A human skull discovered in the caves of Upper Mustang.

A human skull discovered in the caves of Upper Mustang.

Quest for Sacred Caves

WEDNESDAY, FEBRUARY 3 @ 6:00PM

In an attempt to unravel a mystery, a team of internationally renowned climbers and explorers join forces with archaeologists, anthropologists and art historians to climb into unexplored cave complexes that humans had not entered for hundreds if not thousands of years. What they find inside will rock the Himalayan world and re-write the history of this remote and mystical region. The story takes place in the legendary Kingdom of Mustang, a hidden corner of the Himalayas previously off-limits to outsiders. Hundreds of caves punctuate the sacred landscape and little is known about why they were carved out, how they have been used, and what lies inside the mysterious caves. Just a year earlier, during their scout, the team discovered a rare library of ancient Tibetan texts, thousands of hand-inked folios in dust-laden piles inside the caves. Their aim now is to return to the caves and rescue the texts from the crumbling landscape and retrieve them before looters get to them. The texts are adorned with beautiful “illuminations,” small paintings worth tens of thousands of dollars on the international art market. As they prepare to climb up into the caves, a group of youth from a nearby village try to stop them. What ensues is an intriguing set of events that involve the King of Mustang, the highest lama of the land, and indeed the divinities that reside in the nearby cliffs.

Dr. Mark Aldenderfer with Skull

Dr. Mark Aldenderfer with skull from cave in Upper Mustang.

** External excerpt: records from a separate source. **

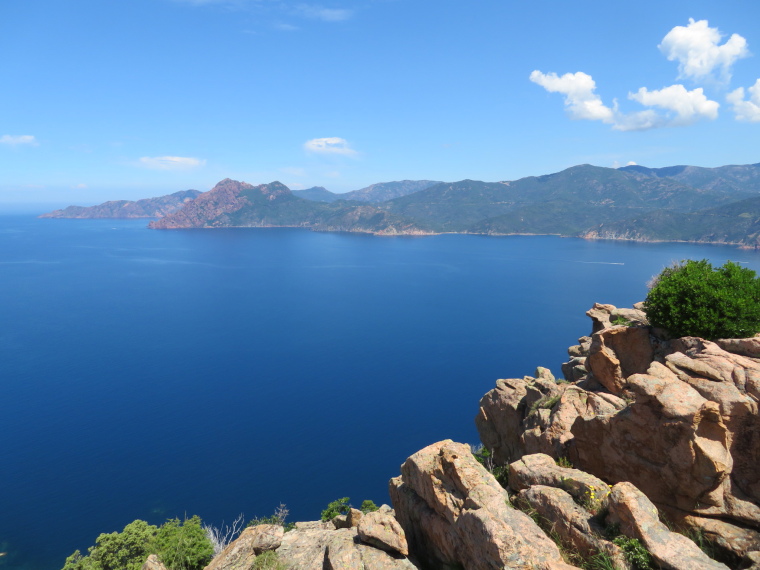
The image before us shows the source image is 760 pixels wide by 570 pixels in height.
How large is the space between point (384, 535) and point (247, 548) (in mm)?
9052

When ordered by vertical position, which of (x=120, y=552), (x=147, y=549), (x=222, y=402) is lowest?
(x=222, y=402)

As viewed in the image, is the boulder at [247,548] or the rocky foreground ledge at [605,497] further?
the boulder at [247,548]

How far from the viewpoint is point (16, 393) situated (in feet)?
339

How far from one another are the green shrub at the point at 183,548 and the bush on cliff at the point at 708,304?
43087 millimetres

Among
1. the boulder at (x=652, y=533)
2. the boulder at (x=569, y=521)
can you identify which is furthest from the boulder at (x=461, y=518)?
the boulder at (x=652, y=533)

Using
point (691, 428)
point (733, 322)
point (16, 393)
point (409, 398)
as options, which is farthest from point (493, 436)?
point (16, 393)

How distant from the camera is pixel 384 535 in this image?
1983 centimetres

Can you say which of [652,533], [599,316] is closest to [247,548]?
[652,533]

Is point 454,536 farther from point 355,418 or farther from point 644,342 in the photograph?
point 355,418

The texts are from the pre-Buddhist religion known as Bon. This little-understood faith is the indigenous faith of Tibet, upon which Tibetan Buddhist culture is founded. Yet the religion has suffered persecution over the years and has been nearly wiped out. To find an ancient treasure-trove of both Buddhist and Bon texts, some completely unknown, is of high value to the remaining Bon practitioners and anthropologists like Charles Ramble from Oxford University’s Oriental Institute: “These caves are probably the most reliable indicator of the continuous history of this area because they’ve always been used. The kinds of things we find in there, from the archaeological record, to perhaps the richest literary repository we’ve found means that these really are the places on which we need to focus if we want to establish as full as possible a picture of the history and culture of the Himalaya.”